WormPep.  WormPep is a set of current best inferences about proteins encoded in the C. elegans genome.  Since WormPep is now revised weekly, you can obtain the data for previous versions at  http://www.sanger.ac.uk/Projects/C_elegans/wormpep/.

Coming Soon
 SNPs. The positions of the Washington University SNPs will be included in the Genome Viewer.
 Deletions from the C. elegans Knockout Consortium will be indicated in the genome viewer and on the Gene report pages.
 C. briggsae data.  The assembled genomic sequence from C. briggsae generated by 10x coverage shotgun sequencing at the Sanger Centre and at the Washington University Genome Sequence Center should be in WormBase this Fall.
 Microarray data.  We have started with Stuart Kim's global analysis of gene expression that clusters genes over about 500 experiments.  Other data will be added in the near future.

Gene Ontology Consortium
WormBase has joined the Gene Ontology (GO) Consortium.  GO is a structured vocabulary allowing the biological functions of gene products to be described with arbitrarily high levels of detail, and compared between diverse organisms in a way independent of sequence similarity or idiosyncrasies of a given model system.  More details are available at http://www.geneontology.org.

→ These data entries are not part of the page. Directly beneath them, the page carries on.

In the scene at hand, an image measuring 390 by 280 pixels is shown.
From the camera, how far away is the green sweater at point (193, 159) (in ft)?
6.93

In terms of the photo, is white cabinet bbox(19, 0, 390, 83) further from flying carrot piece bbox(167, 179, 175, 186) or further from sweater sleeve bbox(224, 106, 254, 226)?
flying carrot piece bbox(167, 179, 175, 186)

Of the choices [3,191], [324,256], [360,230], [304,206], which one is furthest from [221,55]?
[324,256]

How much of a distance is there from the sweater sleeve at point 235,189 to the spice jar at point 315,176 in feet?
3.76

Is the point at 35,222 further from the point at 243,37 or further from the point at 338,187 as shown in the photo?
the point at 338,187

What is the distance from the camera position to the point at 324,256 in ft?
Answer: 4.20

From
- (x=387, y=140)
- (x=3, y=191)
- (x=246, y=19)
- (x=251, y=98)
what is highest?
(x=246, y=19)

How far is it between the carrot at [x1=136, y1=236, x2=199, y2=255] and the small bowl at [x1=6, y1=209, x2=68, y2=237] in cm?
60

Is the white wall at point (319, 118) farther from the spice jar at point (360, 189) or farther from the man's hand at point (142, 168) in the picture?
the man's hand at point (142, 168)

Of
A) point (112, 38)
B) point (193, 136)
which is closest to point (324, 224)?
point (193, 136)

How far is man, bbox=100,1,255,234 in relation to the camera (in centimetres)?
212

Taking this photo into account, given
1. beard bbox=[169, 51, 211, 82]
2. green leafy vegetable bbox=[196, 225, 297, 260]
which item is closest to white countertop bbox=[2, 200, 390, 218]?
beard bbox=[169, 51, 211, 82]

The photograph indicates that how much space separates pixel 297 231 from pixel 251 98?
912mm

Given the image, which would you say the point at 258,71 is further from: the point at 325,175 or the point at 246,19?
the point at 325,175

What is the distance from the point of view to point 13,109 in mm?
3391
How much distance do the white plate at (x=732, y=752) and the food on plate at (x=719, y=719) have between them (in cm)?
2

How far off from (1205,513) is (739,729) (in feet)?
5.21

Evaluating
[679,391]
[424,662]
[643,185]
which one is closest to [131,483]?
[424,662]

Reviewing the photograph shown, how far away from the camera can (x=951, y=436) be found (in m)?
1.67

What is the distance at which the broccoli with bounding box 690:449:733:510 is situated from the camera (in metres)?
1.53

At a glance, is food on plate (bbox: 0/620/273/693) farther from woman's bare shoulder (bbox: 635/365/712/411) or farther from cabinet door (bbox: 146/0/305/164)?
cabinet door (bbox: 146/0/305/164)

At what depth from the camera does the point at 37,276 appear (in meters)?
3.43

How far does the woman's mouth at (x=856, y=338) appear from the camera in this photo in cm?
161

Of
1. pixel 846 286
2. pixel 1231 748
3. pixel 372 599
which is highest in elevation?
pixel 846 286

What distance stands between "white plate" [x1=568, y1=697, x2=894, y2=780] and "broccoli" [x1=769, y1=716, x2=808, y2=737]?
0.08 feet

We have begun incorporating GO terms into Wormbase.  The first step was to automatically generate annotations based on the Interpro repository of protein sequence motifs, which has become the standard for computational annotation of protein-encoding portions of whole genomes (e.g., the Arabidopsis and human genomes).  A second step, currently underway, is to automatically map GO terms onto ~800 genes with mass-produced RNAi phenotypes.  This is being done in collaboration with the WormPD database at Proteome, Inc.  The longer term and most important phase is to manually annotate each gene with GO terms.  During all of this, it is continually necessary to invent new GO terms specifically fitted to the biology of C. elegans. Another basic requirement is to develop a logical scheme (ontology) relating parts of the anatomy; this is being done in collaboration with David Hall and Zeynep Altun of the Worm Atlas Project.